▶ [Рабочие задания]:
1 - Ответьте на вопросы по тексту о египетских символах:
(a) Сколько квадратных локтей составляет каждая aroma?
(b) Сколько дней составляет год Бога?
(c) Что, как говорится, пьет ястреб?
2 - Определите, согласуется ли каждое утверждение с текстом о египетских символах. Ответьте «да» или «нет» и приведите решающие слова текста.
(a) Египтяне вставляют в календарь дополнительный день каждые четыре года.
(b) Ястреб набирает высоту по наклонной линии.
(c) Ястреба считают символом солнца.
3 - Перепишите фрагмент текста о египетских символах между словами «5. Сезон (время» и «пополняются четвертым днем.» включительно, заменив «египтяне» на «жители Египта».

▶ [Извлечённый текст]:
━━━━━━━━━━━━━━━━

5. Сезон (время года)
Когда хотят изобразить сезон, рисуют четвертую часть aroma. Aroma является мерой суши; каждая по сто квадратных локтей (локоть=45 см). Ссылаясь на год, египтяне говорят "четверть", так как, по их мнению, от одного появления звезды
Сотис до другого ее появления день увеличивается на четверть, в то время как год Бога составляет триста шестьдесят пять дней. Таким образом, каждые четыре года египтяне вставляют в календарь дополнительный день. И четыре года пополняются четвертым днем.
6. Что они подразумевают под ястребом
Когда хотят символизировать бога или что-то возносящееся, что-то низвергающееся или превосходное, кровь и победу, Ареса или Афродиту, то рисуют ястреба. Он является эмблемой бога, потому что плодовит и отличается долгой жизнью. Из его глаз исходят лучи, ибо он превосходит других птиц в остроте зрения. Посему его также считают символом солнца. И по этой же причине врачи используют ястребиную траву для лечения глазных болезней. А поскольку солнце является владыкой зрения, египтяне изображают его иногда в образе ястреба. Эта птица обозначает возвышенное, потому что другие небесные твари, взлетая вверх, набирают высоту по наклонной линии – они не могут подниматься вертикально. Только ястреб взлетает прямо вверх. И он же служит символом стремительного спуска, так как другие птицы не могут спускаться прямо вниз, а снижаются наклонно. Такое вертикальное падение доступно только ястребу. Он является эмблемой превосходства, ибо превосходит всех птиц. Он – символ крови, ибо говорится, что птица сия не пьет воды, а только кровь.

━━━━━━━━━━━━━━━━

[Сохранённые записи данных]
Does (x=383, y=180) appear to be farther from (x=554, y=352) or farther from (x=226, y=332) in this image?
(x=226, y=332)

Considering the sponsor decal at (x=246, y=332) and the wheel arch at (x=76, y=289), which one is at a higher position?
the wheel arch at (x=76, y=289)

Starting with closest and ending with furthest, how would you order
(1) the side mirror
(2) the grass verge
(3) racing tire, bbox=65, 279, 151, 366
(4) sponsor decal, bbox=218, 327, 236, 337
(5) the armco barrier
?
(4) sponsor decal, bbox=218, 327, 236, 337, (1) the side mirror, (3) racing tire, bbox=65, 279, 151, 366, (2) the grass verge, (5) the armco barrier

━━━━━━━━━━━━━━━━

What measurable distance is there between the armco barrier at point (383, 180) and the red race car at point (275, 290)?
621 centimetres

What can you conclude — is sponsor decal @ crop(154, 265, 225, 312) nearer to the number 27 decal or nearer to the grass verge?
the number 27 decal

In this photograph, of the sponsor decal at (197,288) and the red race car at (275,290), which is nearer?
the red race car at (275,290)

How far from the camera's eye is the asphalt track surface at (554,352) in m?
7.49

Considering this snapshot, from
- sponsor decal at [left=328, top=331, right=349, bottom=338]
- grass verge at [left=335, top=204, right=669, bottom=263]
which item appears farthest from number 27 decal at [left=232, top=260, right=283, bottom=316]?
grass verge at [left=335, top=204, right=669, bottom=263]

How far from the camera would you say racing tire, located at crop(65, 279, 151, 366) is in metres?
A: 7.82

━━━━━━━━━━━━━━━━

▶ [Ответы к заданиям]:
1 -
(a) Сто квадратных локтей.
(b) Триста шестьдесят пять дней.
(c) Только кровь, воды он не пьет.

2 -
(a) Да: «каждые четыре года египтяне вставляют в календарь дополнительный день».
(b) Нет: «Только ястреб взлетает прямо вверх».
(c) Да: «Посему его также считают символом солнца».

3 -
5. Сезон (время года)
Когда хотят изобразить сезон, рисуют четвертую часть aroma. Aroma является мерой суши; каждая по сто квадратных локтей (локоть=45 см). Ссылаясь на год, жители Египта говорят "четверть", так как, по их мнению, от одного появления звезды
Сотис до другого ее появления день увеличивается на четверть, в то время как год Бога составляет триста шестьдесят пять дней. Таким образом, каждые четыре года жители Египта вставляют в календарь дополнительный день. И четыре года пополняются четвертым днем.